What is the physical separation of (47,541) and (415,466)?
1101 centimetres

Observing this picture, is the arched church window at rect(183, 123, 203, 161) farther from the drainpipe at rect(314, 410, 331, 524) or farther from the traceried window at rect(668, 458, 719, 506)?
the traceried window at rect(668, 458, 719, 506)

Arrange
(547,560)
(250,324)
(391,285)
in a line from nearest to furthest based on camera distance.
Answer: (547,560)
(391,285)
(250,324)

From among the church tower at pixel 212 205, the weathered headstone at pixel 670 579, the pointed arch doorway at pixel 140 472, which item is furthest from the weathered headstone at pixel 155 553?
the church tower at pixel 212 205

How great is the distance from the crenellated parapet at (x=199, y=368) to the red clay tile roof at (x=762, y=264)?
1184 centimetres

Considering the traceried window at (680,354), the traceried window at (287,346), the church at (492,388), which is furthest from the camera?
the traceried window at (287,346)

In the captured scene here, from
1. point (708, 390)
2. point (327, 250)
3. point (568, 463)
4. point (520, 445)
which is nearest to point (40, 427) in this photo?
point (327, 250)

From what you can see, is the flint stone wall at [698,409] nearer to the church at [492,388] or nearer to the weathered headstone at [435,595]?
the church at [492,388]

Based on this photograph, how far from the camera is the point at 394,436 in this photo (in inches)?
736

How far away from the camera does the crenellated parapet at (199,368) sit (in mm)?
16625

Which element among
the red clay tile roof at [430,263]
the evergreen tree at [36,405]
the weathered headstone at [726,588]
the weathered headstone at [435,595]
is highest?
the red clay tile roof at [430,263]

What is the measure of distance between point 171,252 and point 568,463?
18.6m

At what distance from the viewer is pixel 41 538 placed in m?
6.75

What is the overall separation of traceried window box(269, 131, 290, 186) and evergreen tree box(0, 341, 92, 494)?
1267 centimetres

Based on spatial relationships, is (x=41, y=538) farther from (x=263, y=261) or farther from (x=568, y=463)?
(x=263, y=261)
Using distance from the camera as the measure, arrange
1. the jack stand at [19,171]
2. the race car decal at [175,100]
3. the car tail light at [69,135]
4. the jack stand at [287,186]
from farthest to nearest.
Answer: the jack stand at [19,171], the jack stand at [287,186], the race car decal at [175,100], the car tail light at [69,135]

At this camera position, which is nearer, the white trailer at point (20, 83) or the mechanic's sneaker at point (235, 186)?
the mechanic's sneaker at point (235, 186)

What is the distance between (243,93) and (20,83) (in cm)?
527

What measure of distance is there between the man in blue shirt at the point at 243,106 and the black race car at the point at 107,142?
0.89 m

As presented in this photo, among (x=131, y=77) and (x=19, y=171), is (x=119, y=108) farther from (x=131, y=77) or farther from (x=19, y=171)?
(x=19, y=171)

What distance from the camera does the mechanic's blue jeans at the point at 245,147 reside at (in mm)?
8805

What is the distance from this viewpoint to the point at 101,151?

####################

■ THE EXERCISE: Reproduce verbatim the portion of the items that opens with the line containing "What is the overall" and closes with the final line of the items, including both of those lines.

■ FINAL RESULT:
What is the overall separation of traceried window box(269, 131, 290, 186) and evergreen tree box(0, 341, 92, 494)?
1267 centimetres

Based on spatial relationships, is (x=41, y=538) farther from (x=263, y=261) or farther from (x=568, y=463)?
(x=263, y=261)
Using distance from the camera as the measure, arrange
1. the jack stand at [19,171]
2. the race car decal at [175,100]
3. the car tail light at [69,135]
4. the jack stand at [287,186]
from farthest to nearest.
Answer: the jack stand at [19,171], the jack stand at [287,186], the race car decal at [175,100], the car tail light at [69,135]

At this camera position, which is nearer, the white trailer at point (20, 83) or the mechanic's sneaker at point (235, 186)?
the mechanic's sneaker at point (235, 186)

What is the distance between (243,93) and (20,83) (in cm)?
527

What measure of distance is there between the man in blue shirt at the point at 243,106 and the black race car at the point at 107,142?
0.89 m

As presented in this photo, among (x=131, y=77) and (x=19, y=171), is (x=119, y=108) farther from (x=131, y=77) or farther from (x=19, y=171)?
(x=19, y=171)

What distance from the camera does the mechanic's blue jeans at the point at 245,147 reside at (in mm)?
8805

What is the distance from this viewpoint to the point at 101,151?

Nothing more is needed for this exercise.